_Exercise instructions:_ Copy the records from the line that contains "What is the proximity" through the end of the records, swapping "pixel" for "point" and leaving everything else unchanged.

_Scene question records:_
———

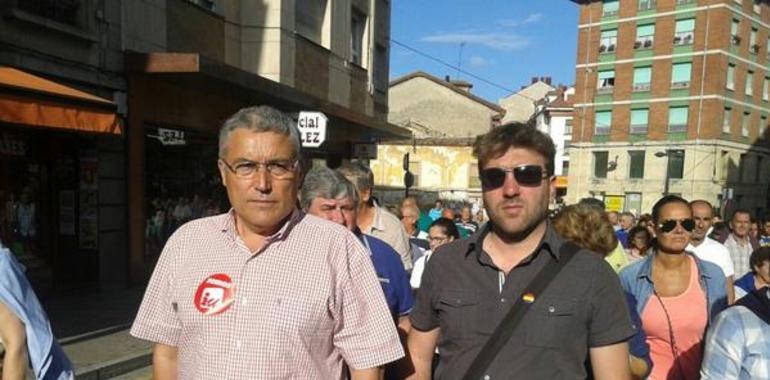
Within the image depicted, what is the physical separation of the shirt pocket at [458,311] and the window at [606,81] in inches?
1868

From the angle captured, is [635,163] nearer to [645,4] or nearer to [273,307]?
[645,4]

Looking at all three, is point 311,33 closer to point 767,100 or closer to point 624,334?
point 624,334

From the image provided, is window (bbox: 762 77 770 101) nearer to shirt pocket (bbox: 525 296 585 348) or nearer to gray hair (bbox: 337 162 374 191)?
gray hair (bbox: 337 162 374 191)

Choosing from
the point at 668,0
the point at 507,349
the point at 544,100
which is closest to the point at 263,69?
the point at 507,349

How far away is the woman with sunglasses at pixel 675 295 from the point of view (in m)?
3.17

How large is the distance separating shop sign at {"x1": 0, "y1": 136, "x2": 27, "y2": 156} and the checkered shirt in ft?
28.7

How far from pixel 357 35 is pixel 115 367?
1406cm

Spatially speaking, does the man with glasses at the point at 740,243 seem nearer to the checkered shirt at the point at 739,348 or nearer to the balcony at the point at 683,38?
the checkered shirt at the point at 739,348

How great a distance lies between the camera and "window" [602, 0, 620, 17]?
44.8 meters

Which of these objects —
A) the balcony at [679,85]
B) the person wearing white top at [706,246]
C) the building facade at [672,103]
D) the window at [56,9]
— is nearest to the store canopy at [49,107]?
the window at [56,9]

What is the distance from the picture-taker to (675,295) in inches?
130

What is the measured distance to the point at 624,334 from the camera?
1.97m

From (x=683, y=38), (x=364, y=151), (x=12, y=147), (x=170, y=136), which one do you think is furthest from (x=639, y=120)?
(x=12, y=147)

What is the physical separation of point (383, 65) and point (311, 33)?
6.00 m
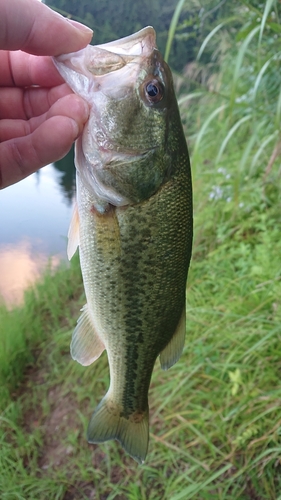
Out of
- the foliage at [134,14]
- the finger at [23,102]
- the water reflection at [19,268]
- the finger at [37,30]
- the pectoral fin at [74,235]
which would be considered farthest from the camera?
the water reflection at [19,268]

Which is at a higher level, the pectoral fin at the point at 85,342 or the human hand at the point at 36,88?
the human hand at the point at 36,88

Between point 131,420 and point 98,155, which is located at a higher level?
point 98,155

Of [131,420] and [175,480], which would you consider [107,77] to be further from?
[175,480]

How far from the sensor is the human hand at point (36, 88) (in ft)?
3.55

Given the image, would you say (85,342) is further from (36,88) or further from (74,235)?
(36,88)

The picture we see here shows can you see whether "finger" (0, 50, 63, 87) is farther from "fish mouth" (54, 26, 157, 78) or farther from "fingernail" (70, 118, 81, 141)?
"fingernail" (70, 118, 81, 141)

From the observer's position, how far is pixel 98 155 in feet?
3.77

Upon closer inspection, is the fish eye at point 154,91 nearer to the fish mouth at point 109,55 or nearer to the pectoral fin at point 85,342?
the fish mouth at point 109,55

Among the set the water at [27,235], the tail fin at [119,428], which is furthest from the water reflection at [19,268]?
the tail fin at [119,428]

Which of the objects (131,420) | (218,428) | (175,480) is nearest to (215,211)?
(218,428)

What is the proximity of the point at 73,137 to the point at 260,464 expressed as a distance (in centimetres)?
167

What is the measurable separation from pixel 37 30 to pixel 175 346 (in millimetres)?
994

———

_Finished exercise:_
What is the proximity of the point at 73,137 to the point at 260,464 expressed as a distance (in centimetres)?
167

What is the measurable separation from point 37 30 to point 175 346 (in millimetres)?
994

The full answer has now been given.